Freelance Employment in Eastern Europe
Teaching English is not the only work available to Americans in Eastern Europe (though it is by far the most common source of employment in all of the four countries and thus the focus of this program).
If you want to look for other kinds of jobs, you must be more selective in your choice of destinations and more diligent in your job search. Yes, there are those who, with little preparation, are lucky to find positions in their chosen fields soon after their arrival, but they are the exception rather than the rule.
William Corley of Seattle related his early experience in the Czech Republic:
“I came to Prague to teach English, and then discovered that it wasn’t the best use of my time, so I moved on to a press agency. I corrected and proofread all the important documents in English. It was there that I began to study Czech. When I could make my own way with the language, I started to peruse the want ads in Annonce [Prague’s classified ad newspaper], and I found a job with an import/export company.”
The advantage that many skilled North American job applicants in Eastern Europe have over their native counterparts is greater experience with advanced technologies.
The former Socialist regimes did not foster economic progress like their democratic, capitalist counterparts in the West.

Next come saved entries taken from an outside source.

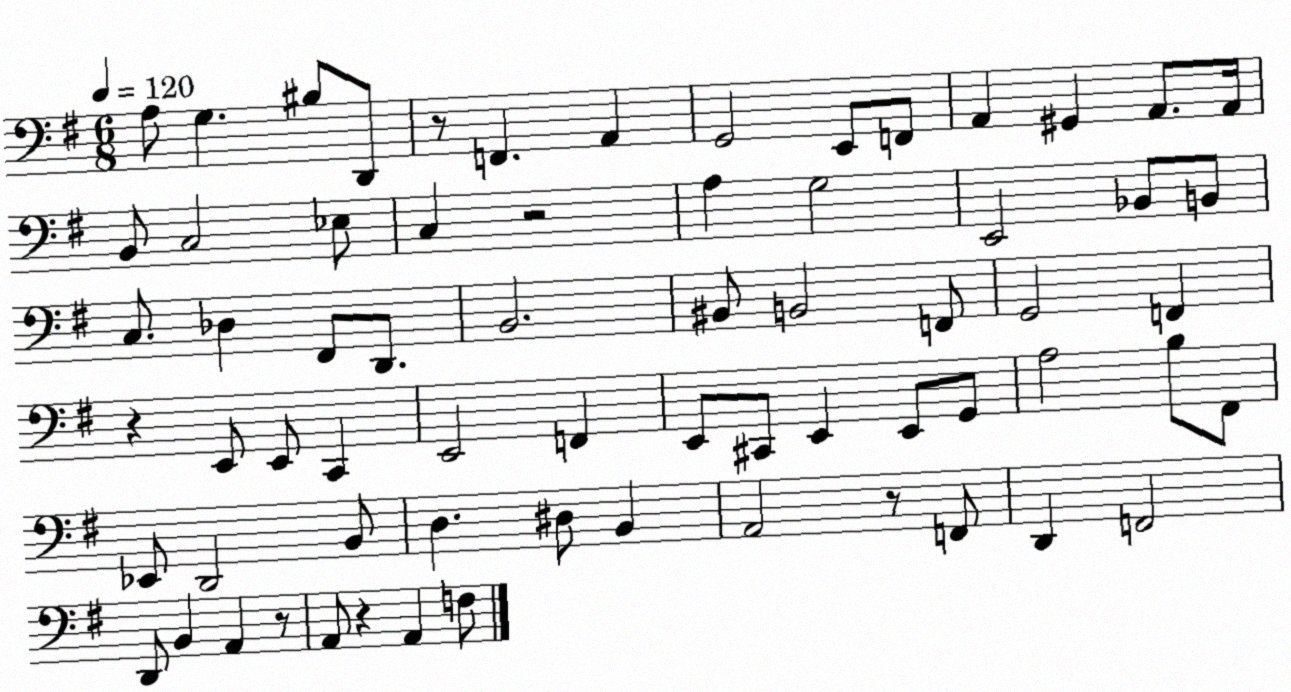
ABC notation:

X:1
T:Untitled
M:6/8
L:1/4
K:G
A,/2 G, ^B,/2 D,,/2 z/2 F,, A,, G,,2 E,,/2 F,,/2 A,, ^G,, A,,/2 A,,/4 B,,/2 C,2 _E,/2 C, z2 A, G,2 E,,2 _B,,/2 B,,/2 C,/2 _D, ^F,,/2 D,,/2 B,,2 ^B,,/2 B,,2 F,,/2 G,,2 F,, z E,,/2 E,,/2 C,, E,,2 F,, E,,/2 ^C,,/2 E,, E,,/2 G,,/2 A,2 B,/2 ^F,,/2 _E,,/2 D,,2 B,,/2 D, ^D,/2 B,, A,,2 z/2 F,,/2 D,, F,,2 D,,/2 B,, A,, z/2 A,,/2 z A,, F,/2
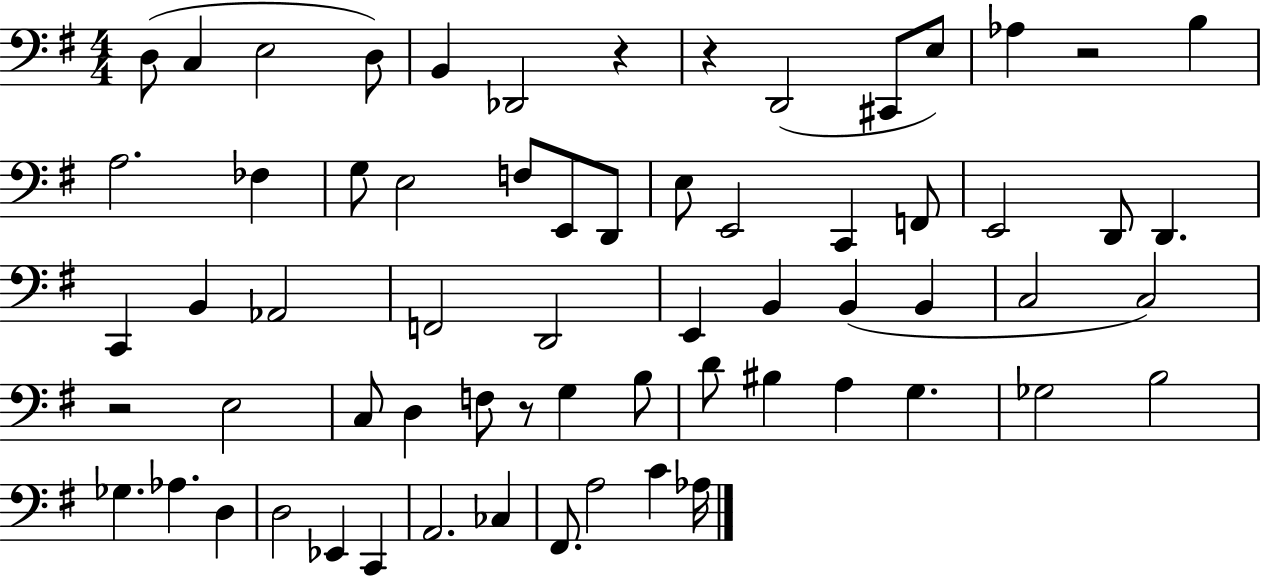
{
  \clef bass
  \numericTimeSignature
  \time 4/4
  \key g \major
  d8( c4 e2 d8) | b,4 des,2 r4 | r4 d,2( cis,8 e8) | aes4 r2 b4 | \break a2. fes4 | g8 e2 f8 e,8 d,8 | e8 e,2 c,4 f,8 | e,2 d,8 d,4. | \break c,4 b,4 aes,2 | f,2 d,2 | e,4 b,4 b,4( b,4 | c2 c2) | \break r2 e2 | c8 d4 f8 r8 g4 b8 | d'8 bis4 a4 g4. | ges2 b2 | \break ges4. aes4. d4 | d2 ees,4 c,4 | a,2. ces4 | fis,8. a2 c'4 aes16 | \break \bar "|."
}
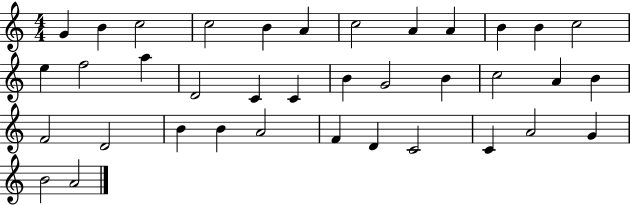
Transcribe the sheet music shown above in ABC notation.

X:1
T:Untitled
M:4/4
L:1/4
K:C
G B c2 c2 B A c2 A A B B c2 e f2 a D2 C C B G2 B c2 A B F2 D2 B B A2 F D C2 C A2 G B2 A2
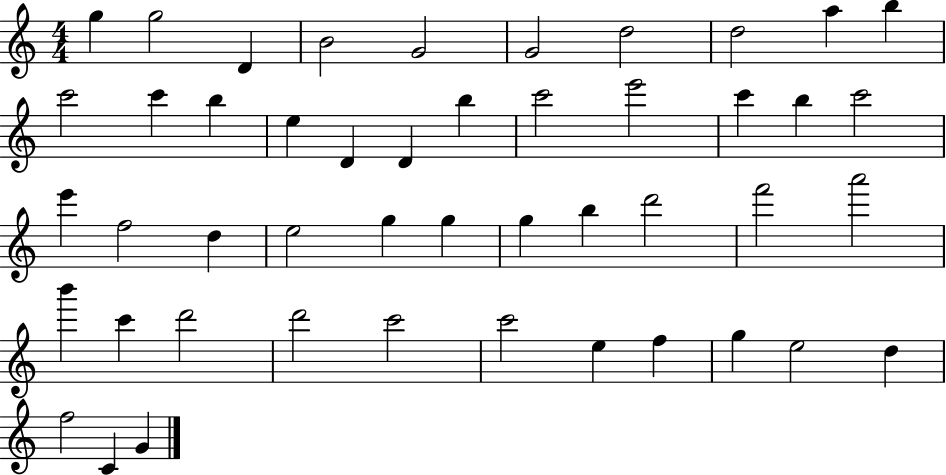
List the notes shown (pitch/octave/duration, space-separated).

G5/q G5/h D4/q B4/h G4/h G4/h D5/h D5/h A5/q B5/q C6/h C6/q B5/q E5/q D4/q D4/q B5/q C6/h E6/h C6/q B5/q C6/h E6/q F5/h D5/q E5/h G5/q G5/q G5/q B5/q D6/h F6/h A6/h B6/q C6/q D6/h D6/h C6/h C6/h E5/q F5/q G5/q E5/h D5/q F5/h C4/q G4/q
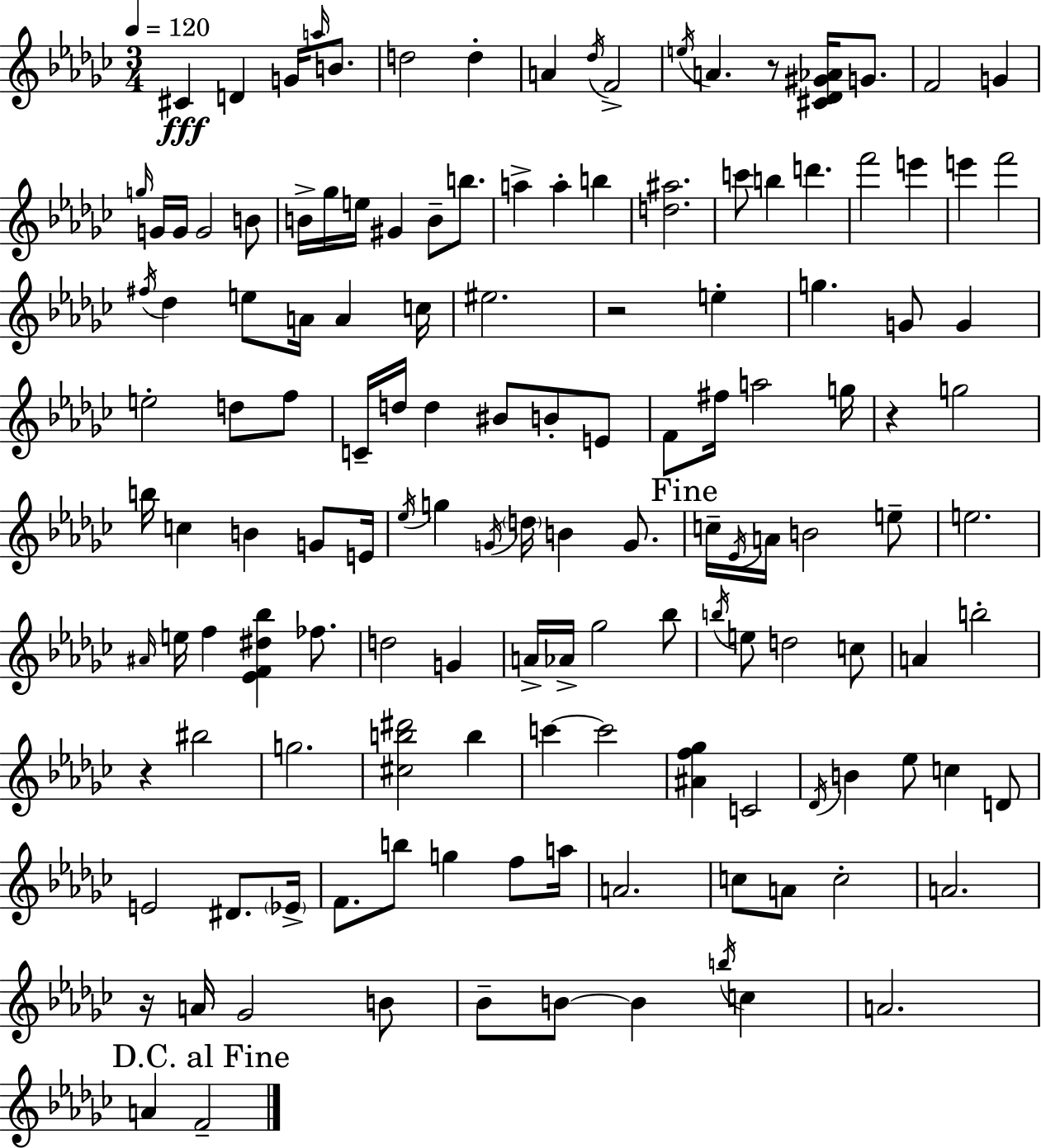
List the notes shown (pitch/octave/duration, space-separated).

C#4/q D4/q G4/s A5/s B4/e. D5/h D5/q A4/q Db5/s F4/h E5/s A4/q. R/e [C#4,Db4,G#4,Ab4]/s G4/e. F4/h G4/q G5/s G4/s G4/s G4/h B4/e B4/s Gb5/s E5/s G#4/q B4/e B5/e. A5/q A5/q B5/q [D5,A#5]/h. C6/e B5/q D6/q. F6/h E6/q E6/q F6/h F#5/s Db5/q E5/e A4/s A4/q C5/s EIS5/h. R/h E5/q G5/q. G4/e G4/q E5/h D5/e F5/e C4/s D5/s D5/q BIS4/e B4/e E4/e F4/e F#5/s A5/h G5/s R/q G5/h B5/s C5/q B4/q G4/e E4/s Eb5/s G5/q G4/s D5/s B4/q G4/e. C5/s Eb4/s A4/s B4/h E5/e E5/h. A#4/s E5/s F5/q [Eb4,F4,D#5,Bb5]/q FES5/e. D5/h G4/q A4/s Ab4/s Gb5/h Bb5/e B5/s E5/e D5/h C5/e A4/q B5/h R/q BIS5/h G5/h. [C#5,B5,D#6]/h B5/q C6/q C6/h [A#4,F5,Gb5]/q C4/h Db4/s B4/q Eb5/e C5/q D4/e E4/h D#4/e. Eb4/s F4/e. B5/e G5/q F5/e A5/s A4/h. C5/e A4/e C5/h A4/h. R/s A4/s Gb4/h B4/e Bb4/e B4/e B4/q B5/s C5/q A4/h. A4/q F4/h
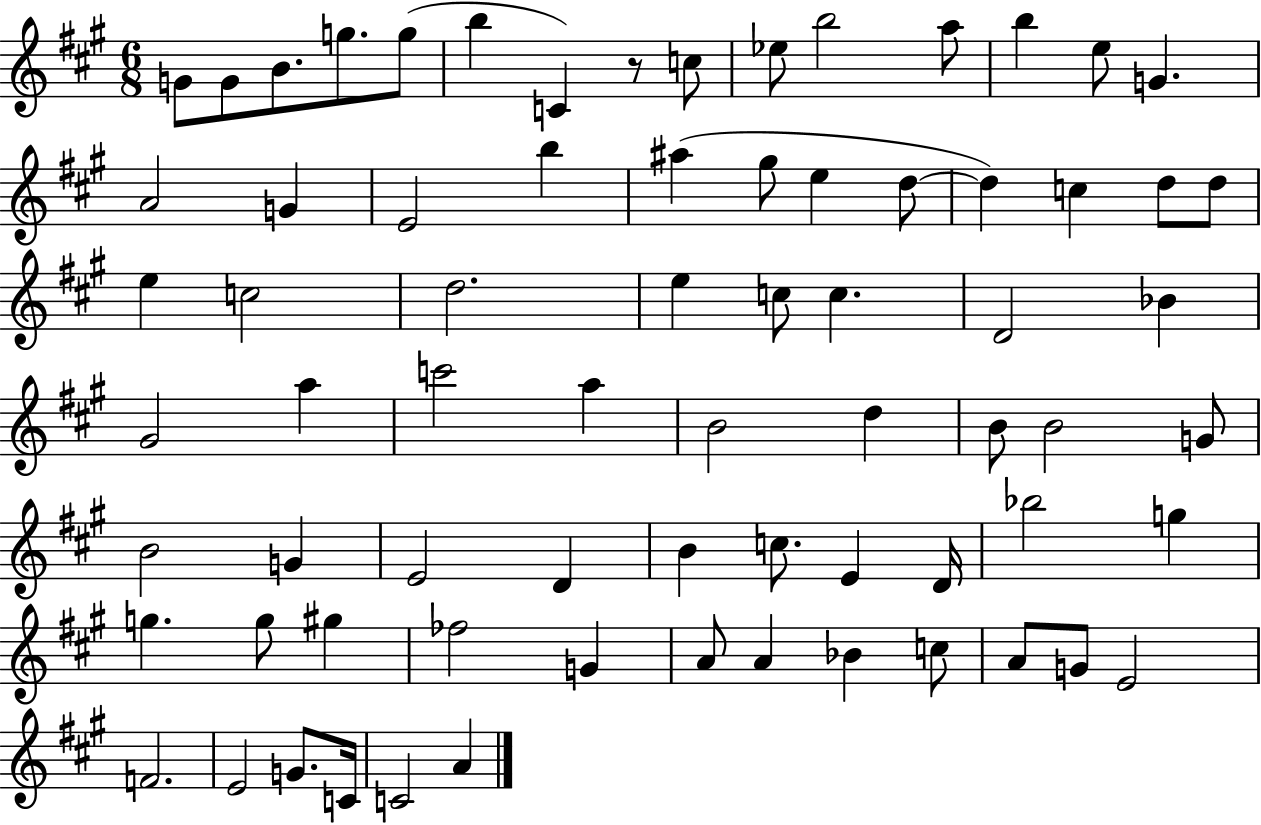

Consequently, many skilled Eastern Europeans lag behind their Western colleagues in computer programming, advertising and marketing, and business management, to name a few areas. There are obstacles, though. Because of economic hardship and rampant unemployment in certain areas, it can be difficult to get formal residence status or a work permit, which makes finding work difficult, if not impossible. You will need to prove that you are not taking a job away from a Pole, a Hungarian, a Czech, or a Slovak. In other words, your prospective employer will have to document your unique skills in order to convince the rubber stamp-wielding bureaucrats down at the local city hall that your employment doesn’t translate into “one less job for a local.”